## WHAT IS NEEDED
Rewrite every one of the records below, replacing "paved plaza" with "stone plaza" and changing nothing else. Leave the pictures out.

## GIVEN ENTRIES
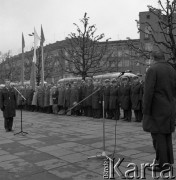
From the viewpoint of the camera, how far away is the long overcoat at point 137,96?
13493 millimetres

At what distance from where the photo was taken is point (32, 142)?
29.5 feet

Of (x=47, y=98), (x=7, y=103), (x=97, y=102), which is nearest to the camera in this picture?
(x=7, y=103)

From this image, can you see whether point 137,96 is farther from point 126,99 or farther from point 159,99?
point 159,99

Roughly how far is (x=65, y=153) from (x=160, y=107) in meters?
2.92

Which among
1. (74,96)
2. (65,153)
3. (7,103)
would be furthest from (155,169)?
(74,96)

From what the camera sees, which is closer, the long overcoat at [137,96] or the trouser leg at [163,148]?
the trouser leg at [163,148]

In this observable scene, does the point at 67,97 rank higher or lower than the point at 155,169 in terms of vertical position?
higher

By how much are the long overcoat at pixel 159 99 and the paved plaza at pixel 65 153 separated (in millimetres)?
908

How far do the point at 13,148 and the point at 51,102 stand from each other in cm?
1087

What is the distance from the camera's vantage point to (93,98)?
15.7 meters

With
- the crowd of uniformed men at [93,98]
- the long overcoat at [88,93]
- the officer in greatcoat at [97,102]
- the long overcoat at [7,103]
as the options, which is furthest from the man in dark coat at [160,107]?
the long overcoat at [88,93]

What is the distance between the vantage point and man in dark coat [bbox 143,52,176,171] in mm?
5375

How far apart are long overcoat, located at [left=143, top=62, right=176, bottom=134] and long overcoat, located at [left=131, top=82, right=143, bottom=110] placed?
803 cm

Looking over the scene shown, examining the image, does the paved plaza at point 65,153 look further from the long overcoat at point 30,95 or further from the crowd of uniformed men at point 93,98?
the long overcoat at point 30,95
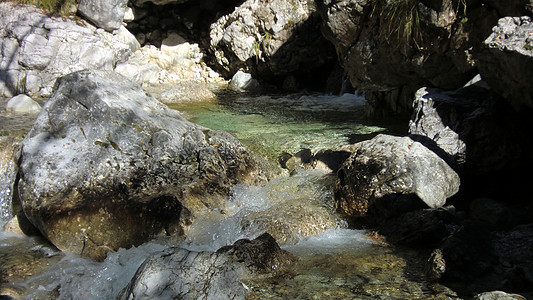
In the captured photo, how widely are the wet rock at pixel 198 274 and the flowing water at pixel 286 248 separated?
131 mm

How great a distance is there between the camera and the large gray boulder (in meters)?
8.84

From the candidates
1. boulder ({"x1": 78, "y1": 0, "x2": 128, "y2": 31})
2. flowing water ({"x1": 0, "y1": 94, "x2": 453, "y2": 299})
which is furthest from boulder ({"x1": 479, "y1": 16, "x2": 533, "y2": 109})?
boulder ({"x1": 78, "y1": 0, "x2": 128, "y2": 31})

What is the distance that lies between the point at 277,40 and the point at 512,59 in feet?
22.5

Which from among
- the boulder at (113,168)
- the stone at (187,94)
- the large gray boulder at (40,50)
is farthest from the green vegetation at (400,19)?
the large gray boulder at (40,50)

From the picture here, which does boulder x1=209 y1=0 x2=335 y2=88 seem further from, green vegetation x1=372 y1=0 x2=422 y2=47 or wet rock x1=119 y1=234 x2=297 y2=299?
wet rock x1=119 y1=234 x2=297 y2=299

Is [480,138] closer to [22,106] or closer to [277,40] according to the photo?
[277,40]

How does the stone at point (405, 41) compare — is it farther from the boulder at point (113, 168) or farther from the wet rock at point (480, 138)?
the boulder at point (113, 168)

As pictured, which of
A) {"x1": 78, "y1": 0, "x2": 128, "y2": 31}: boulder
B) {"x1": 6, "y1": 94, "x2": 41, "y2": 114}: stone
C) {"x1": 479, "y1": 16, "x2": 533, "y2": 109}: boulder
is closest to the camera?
{"x1": 479, "y1": 16, "x2": 533, "y2": 109}: boulder

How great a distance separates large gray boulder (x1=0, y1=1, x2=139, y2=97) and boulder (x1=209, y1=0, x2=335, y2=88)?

## CORRECT RESULT
From the viewpoint of the camera, how far away is the long overcoat at point 137,96?
13493 millimetres

At what distance from where the photo was taken is point (32, 142)?
29.5 feet

Of (x=47, y=98), (x=7, y=103), (x=97, y=102), which is nearest to the camera in this picture?
(x=7, y=103)

From this image, can you see whether point 137,96 is farther from point 126,99 or farther from point 159,99?
point 159,99

Roughly how far is (x=65, y=153) from (x=160, y=107) in meters?
2.92

Which among
1. (74,96)
2. (65,153)
3. (7,103)
would be furthest from (155,169)?
(74,96)

From what the camera sees, which is closer, the long overcoat at [137,96] or the trouser leg at [163,148]?
the trouser leg at [163,148]

In this observable scene, does the point at 67,97 rank higher or lower than the point at 155,169 in terms of vertical position?
higher

By how much are the long overcoat at pixel 159 99 and the stone plaza at pixel 65 153 separated (in millimetres)?
908

How far do the point at 13,148 and the point at 51,102 stand from each other in cm?
1087

What is the distance from the camera's vantage point to (93,98)?
15.7 meters

With
- the crowd of uniformed men at [93,98]
- the long overcoat at [88,93]
- the officer in greatcoat at [97,102]
- the long overcoat at [7,103]
as the options, which is furthest from the man in dark coat at [160,107]?
the long overcoat at [88,93]

What is the distance between the vantage point and man in dark coat [bbox 143,52,176,171] in mm?
5375

How far apart are long overcoat, located at [left=143, top=62, right=176, bottom=134] and long overcoat, located at [left=131, top=82, right=143, bottom=110] placed?
803 cm

Looking over the scene shown, examining the image, does the stone plaza at point 65,153 look further from the long overcoat at point 30,95 or further from the crowd of uniformed men at point 93,98?
the long overcoat at point 30,95
In the captured photo, how widely are the wet rock at pixel 198 274 and the flowing water at pixel 286 248 separated?
131 mm

How great a distance is there between the camera and the large gray boulder (in meters)?
8.84

From the candidates
1. boulder ({"x1": 78, "y1": 0, "x2": 128, "y2": 31})
2. flowing water ({"x1": 0, "y1": 94, "x2": 453, "y2": 299})
which is furthest from boulder ({"x1": 479, "y1": 16, "x2": 533, "y2": 109})?
boulder ({"x1": 78, "y1": 0, "x2": 128, "y2": 31})

What is the distance that lies between the point at 277,40 and the point at 512,59 in feet?
22.5

Which from among
- the boulder at (113,168)
- the stone at (187,94)
- the large gray boulder at (40,50)
is farthest from the green vegetation at (400,19)?
the large gray boulder at (40,50)

From the picture here, which does boulder x1=209 y1=0 x2=335 y2=88 seem further from, green vegetation x1=372 y1=0 x2=422 y2=47 or wet rock x1=119 y1=234 x2=297 y2=299?
wet rock x1=119 y1=234 x2=297 y2=299

Is [480,138] closer to [22,106] or closer to [277,40] according to the photo?
[277,40]

How does the stone at point (405, 41) compare — is it farther from the boulder at point (113, 168) or farther from the wet rock at point (480, 138)?
the boulder at point (113, 168)

As pictured, which of
A) {"x1": 78, "y1": 0, "x2": 128, "y2": 31}: boulder
B) {"x1": 6, "y1": 94, "x2": 41, "y2": 114}: stone
C) {"x1": 479, "y1": 16, "x2": 533, "y2": 109}: boulder
is closest to the camera?
{"x1": 479, "y1": 16, "x2": 533, "y2": 109}: boulder

How great a distance separates large gray boulder (x1=0, y1=1, x2=139, y2=97) and boulder (x1=209, y1=0, x2=335, y2=88)?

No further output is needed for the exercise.